Work required: This exercise calls for every line of the data below with the string "just" in it.

Given records:
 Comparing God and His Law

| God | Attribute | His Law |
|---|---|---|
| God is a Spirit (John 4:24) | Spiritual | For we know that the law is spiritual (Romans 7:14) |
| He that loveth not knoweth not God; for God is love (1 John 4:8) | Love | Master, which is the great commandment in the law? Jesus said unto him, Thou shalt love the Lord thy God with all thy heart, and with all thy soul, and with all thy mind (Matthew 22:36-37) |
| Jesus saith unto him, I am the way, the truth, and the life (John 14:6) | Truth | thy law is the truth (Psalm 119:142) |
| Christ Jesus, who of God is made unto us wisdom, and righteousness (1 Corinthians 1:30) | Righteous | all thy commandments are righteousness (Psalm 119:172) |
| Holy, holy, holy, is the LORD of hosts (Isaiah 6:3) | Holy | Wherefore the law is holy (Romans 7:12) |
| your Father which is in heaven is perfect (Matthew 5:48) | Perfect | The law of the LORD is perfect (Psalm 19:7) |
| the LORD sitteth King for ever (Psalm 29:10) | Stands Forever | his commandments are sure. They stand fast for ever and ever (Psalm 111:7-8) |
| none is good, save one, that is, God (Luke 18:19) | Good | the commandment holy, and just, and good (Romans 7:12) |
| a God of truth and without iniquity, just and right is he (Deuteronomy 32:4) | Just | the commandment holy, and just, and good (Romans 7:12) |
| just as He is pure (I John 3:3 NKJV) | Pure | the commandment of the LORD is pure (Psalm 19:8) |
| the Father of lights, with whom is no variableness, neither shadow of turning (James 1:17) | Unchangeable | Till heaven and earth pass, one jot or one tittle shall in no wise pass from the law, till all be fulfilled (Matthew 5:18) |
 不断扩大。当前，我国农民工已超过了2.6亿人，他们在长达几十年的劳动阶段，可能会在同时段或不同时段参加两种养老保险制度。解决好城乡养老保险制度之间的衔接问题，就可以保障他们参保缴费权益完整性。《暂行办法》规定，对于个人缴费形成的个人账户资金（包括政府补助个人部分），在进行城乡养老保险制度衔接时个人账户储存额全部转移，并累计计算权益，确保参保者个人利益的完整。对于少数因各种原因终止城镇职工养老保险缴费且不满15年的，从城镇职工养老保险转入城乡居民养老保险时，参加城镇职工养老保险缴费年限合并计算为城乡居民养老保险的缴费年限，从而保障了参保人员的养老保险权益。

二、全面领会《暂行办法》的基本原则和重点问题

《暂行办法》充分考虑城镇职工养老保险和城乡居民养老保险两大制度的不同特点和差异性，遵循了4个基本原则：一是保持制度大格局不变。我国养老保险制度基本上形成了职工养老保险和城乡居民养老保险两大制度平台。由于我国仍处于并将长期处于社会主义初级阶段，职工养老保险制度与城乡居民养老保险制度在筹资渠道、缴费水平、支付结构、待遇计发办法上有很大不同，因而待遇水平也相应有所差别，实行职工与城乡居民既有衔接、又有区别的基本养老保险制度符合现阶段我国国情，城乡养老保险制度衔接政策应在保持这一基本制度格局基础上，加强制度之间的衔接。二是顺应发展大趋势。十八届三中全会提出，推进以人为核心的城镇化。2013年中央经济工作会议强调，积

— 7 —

Solution to this problem:
| none is good, save one, that is, God (Luke 18:19) | Good | the commandment holy, and just, and good (Romans 7:12) |
| a God of truth and without iniquity, just and right is he (Deuteronomy 32:4) | Just | the commandment holy, and just, and good (Romans 7:12) |
| just as He is pure (I John 3:3 NKJV) | Pure | the commandment of the LORD is pure (Psalm 19:8) |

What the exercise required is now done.